─── RECORD LIST ───

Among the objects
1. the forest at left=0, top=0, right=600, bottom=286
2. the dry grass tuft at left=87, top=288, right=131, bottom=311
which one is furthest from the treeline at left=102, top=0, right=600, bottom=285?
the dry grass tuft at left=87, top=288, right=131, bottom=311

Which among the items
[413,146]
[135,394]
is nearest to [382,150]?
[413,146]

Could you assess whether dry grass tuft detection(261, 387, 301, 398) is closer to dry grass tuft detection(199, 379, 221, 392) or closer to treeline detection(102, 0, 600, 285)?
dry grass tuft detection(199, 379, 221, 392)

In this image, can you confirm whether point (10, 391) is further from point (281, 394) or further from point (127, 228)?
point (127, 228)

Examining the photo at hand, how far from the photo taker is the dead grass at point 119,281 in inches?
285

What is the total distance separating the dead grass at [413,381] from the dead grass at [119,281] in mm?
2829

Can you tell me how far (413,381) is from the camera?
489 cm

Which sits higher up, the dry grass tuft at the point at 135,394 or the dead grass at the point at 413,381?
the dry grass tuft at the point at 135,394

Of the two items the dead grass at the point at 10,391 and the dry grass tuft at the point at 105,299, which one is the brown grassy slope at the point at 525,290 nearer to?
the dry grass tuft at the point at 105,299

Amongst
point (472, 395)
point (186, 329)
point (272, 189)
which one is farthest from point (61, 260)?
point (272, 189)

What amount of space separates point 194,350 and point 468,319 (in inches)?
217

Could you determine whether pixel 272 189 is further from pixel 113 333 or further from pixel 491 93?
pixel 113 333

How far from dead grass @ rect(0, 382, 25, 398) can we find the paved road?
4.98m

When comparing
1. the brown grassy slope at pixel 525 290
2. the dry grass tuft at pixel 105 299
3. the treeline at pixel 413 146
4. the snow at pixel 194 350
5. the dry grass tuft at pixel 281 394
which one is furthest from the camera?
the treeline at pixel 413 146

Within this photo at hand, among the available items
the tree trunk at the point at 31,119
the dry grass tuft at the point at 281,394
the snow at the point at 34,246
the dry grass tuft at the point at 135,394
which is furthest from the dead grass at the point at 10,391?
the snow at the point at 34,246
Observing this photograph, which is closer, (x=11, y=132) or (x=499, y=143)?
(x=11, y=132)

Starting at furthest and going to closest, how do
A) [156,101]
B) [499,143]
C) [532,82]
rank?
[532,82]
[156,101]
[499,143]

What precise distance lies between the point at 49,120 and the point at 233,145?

───

[GOAL] Extract each entry in full and write it down exactly.

[EXERCISE OUTPUT]
Among the objects
1. the forest at left=0, top=0, right=600, bottom=286
2. the dry grass tuft at left=87, top=288, right=131, bottom=311
which one is furthest from the treeline at left=102, top=0, right=600, bottom=285?
the dry grass tuft at left=87, top=288, right=131, bottom=311

Which among the items
[413,146]
[135,394]
is nearest to [382,150]?
[413,146]

Could you assess whether dry grass tuft detection(261, 387, 301, 398) is closer to dry grass tuft detection(199, 379, 221, 392) or closer to treeline detection(102, 0, 600, 285)?
dry grass tuft detection(199, 379, 221, 392)

In this image, can you confirm whether point (10, 391) is further from point (281, 394) or further from point (127, 228)?
point (127, 228)

Examining the photo at hand, how far from the photo taker is the dead grass at point 119,281 in inches?
285

What is the total distance separating the dead grass at [413,381] from the dead grass at [119,281] in mm?
2829

Can you tell me how far (413,381) is from the camera?
489 cm

Which sits higher up, the dry grass tuft at the point at 135,394 or the dead grass at the point at 413,381?
the dry grass tuft at the point at 135,394

Of the two items the dead grass at the point at 10,391 and the dry grass tuft at the point at 105,299, which one is the brown grassy slope at the point at 525,290 nearer to?
the dry grass tuft at the point at 105,299

Amongst
point (472, 395)
point (186, 329)
point (272, 189)
which one is farthest from point (61, 260)?
point (272, 189)

What amount of space separates point 194,350 and point 468,319 (in inches)?
217

Could you determine whether pixel 272 189 is further from pixel 113 333 or further from pixel 491 93?
pixel 113 333

How far from dead grass @ rect(0, 382, 25, 398) can we find the paved road?
4.98m

When comparing
1. the brown grassy slope at pixel 525 290
2. the dry grass tuft at pixel 105 299
3. the treeline at pixel 413 146
4. the snow at pixel 194 350
5. the dry grass tuft at pixel 281 394
which one is furthest from the camera?
the treeline at pixel 413 146

Within this photo at hand, among the available items
the tree trunk at the point at 31,119
the dry grass tuft at the point at 281,394
the snow at the point at 34,246
the dry grass tuft at the point at 135,394
which is furthest from the dead grass at the point at 10,391?
the snow at the point at 34,246
Observing this photograph, which is closer, (x=11, y=132) or (x=499, y=143)?
(x=11, y=132)

Starting at furthest and going to closest, how do
A) [156,101]
B) [499,143]
C) [532,82]
rank?
[532,82]
[156,101]
[499,143]

What precise distance lies between the point at 49,120 and the point at 233,145?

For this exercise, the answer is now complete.